One of the most common complaints writers have is pretty universal: A lack of time. We’ve all been there. You have a job, a family, other responsibilities. Finding time to write isn’t just difficult, it can often be impossible, at least if you’re set in your ways. And it’s easy to resent the fact that you’re forced to donate the best hours of your day to an employer or other entity, and the only time you find to write is when you’re exhausted.

We’ve all been there. Well, I supposed there are some writers who were born into money and thus were never there. And some writers who sold their first manuscript at a young age for tons of cash, and so were able to curate their special writing place in their tastefully decorated apartment. For most of us, however, time and energy for writing can be in short supply.

You can, however, game the system a little if you work to be ready to write under just about any conditions.

All About the Implements

What do you write with? A laptop? Pen and paper? An old manual typewriter? A calligraphy pen and homemade paper? Blood and a quill?

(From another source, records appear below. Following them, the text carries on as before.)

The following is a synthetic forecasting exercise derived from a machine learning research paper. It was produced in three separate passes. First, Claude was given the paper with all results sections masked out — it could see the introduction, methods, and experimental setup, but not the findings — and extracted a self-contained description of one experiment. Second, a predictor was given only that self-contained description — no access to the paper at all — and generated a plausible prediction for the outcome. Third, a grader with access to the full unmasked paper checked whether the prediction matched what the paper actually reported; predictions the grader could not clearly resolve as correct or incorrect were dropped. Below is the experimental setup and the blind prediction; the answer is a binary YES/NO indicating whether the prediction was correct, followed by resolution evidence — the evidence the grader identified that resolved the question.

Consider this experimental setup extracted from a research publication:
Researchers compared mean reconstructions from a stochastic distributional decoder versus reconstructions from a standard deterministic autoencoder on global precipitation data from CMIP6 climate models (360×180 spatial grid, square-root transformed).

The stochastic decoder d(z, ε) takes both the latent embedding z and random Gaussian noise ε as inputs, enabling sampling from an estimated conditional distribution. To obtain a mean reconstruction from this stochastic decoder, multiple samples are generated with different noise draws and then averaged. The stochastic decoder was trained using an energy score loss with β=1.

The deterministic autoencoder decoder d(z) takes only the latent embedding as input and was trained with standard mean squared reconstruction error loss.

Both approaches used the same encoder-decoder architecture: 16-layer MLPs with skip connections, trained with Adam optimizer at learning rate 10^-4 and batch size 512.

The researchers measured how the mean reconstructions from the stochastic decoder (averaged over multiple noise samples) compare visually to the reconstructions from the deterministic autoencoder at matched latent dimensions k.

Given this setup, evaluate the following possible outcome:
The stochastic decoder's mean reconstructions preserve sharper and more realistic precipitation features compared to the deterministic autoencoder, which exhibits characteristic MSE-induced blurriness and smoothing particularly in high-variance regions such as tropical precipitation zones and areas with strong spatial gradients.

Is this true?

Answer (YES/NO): NO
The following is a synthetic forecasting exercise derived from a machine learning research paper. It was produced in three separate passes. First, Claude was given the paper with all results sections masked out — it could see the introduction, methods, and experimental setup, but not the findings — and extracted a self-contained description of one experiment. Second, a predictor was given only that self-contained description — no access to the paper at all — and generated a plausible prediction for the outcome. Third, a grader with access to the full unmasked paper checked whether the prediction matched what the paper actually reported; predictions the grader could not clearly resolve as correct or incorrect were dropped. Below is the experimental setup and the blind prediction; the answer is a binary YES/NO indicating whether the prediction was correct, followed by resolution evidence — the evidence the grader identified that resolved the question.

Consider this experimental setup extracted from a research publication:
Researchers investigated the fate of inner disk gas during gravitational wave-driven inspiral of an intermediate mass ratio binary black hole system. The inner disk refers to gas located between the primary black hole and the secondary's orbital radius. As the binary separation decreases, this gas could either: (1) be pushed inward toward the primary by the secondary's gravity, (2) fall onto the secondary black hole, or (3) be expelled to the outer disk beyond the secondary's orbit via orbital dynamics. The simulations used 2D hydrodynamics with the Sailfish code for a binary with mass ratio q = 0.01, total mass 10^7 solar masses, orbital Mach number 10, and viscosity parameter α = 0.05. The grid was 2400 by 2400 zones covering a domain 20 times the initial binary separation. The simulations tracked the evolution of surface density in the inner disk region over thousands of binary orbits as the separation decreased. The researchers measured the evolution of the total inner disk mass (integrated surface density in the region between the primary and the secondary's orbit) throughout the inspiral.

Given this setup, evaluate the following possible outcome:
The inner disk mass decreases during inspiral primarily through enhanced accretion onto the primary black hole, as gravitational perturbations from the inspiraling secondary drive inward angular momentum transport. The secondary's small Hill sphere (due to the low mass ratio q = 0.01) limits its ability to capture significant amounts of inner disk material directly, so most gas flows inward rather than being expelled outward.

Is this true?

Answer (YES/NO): NO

Whatever it is, chances are you have become quite attached to both the implements you use and the specific conditions required for your creativity to flow. And if you’re having trouble finding the time and energy to write, you need to get over that shit pretty quickly and train yourself to be a writing ninja who is capable of writing under any condition. During a blackout, on the subway? Writing. On a plane for the next fifteen hours after eating bad sushi? Writing (also: vomiting). At work? Class? Your own wedding reception? Writing.

You see, there’s a lot of time in your day you’re not using. As an experiment, try to be conscious of how often during your typical day you’re just staring off into space. It’s a lot, most probably. And usually it’s for very good reason—when you’re crushed by a wall of humanity on the subway, for example, it’s not easy to do much else. But these are the moments you’re going to have to mine for the time to write your fiction.

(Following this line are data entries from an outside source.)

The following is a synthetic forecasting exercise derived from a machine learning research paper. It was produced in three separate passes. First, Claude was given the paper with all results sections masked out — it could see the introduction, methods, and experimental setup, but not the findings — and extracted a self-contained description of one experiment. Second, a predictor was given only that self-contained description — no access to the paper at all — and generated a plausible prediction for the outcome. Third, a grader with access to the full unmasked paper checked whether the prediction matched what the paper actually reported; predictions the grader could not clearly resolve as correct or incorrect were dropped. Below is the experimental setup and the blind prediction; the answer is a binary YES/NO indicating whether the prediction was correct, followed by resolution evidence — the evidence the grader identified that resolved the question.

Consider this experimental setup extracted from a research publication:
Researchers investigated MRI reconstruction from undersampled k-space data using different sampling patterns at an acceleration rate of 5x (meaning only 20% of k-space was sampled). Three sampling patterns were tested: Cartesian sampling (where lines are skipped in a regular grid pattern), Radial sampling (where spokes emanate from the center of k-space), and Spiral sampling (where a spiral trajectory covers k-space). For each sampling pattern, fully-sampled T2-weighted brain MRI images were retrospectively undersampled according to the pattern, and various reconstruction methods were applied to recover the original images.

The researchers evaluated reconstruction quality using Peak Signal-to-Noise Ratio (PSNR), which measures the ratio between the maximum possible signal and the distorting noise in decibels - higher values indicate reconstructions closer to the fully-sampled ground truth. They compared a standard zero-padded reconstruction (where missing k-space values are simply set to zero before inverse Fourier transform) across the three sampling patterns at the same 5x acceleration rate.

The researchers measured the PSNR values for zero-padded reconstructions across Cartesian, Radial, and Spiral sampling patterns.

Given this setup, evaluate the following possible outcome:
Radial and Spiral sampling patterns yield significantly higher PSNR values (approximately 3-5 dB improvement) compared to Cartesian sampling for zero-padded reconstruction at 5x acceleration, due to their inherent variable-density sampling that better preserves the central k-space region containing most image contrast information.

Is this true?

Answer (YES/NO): NO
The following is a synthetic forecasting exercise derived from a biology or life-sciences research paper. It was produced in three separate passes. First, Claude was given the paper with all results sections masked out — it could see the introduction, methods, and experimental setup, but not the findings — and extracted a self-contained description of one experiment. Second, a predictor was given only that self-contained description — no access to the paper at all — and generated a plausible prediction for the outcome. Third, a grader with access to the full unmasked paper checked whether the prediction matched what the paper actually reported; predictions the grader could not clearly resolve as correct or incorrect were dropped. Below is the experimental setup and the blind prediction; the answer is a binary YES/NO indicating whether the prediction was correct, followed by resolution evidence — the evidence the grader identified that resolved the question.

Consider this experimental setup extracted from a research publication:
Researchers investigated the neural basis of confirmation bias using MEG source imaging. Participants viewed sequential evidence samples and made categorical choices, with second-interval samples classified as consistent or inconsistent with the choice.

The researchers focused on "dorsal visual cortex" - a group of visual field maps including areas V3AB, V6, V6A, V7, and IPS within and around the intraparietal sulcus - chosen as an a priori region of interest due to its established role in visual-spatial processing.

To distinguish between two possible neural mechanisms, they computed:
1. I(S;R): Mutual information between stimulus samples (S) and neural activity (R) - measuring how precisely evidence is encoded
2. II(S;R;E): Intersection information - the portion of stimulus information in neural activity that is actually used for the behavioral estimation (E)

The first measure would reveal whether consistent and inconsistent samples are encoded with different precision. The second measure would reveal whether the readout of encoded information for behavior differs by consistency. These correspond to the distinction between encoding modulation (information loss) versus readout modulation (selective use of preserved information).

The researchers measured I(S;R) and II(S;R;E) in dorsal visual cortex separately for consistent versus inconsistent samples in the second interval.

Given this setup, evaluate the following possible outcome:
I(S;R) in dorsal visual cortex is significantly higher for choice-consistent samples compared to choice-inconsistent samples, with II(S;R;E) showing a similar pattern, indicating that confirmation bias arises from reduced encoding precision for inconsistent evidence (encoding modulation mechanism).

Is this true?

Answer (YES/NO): NO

To do that, you need to be flexible, and be ready to work on a variety of devices. A laptop or Chromebook or tablet are fine tools, but there will be moments when you won’t have two hands to write with, or a table or lap. Or electricity. Or space. Being ready to write anywhere, under any conditions means having a range of implements, from cloud-based electronic devices to old-fashioned pen and paper. And it means being ready write at a moment’s notice, whenever you find yourself with a few minutes to work with.

Is it ideal? No. But you’ll be surprised to discover just how much time you can claw back from your day. Pro tip: You can also use a similar approach to increase the amount of drinking time you get every day. Thought this is somewhat less accepted by society.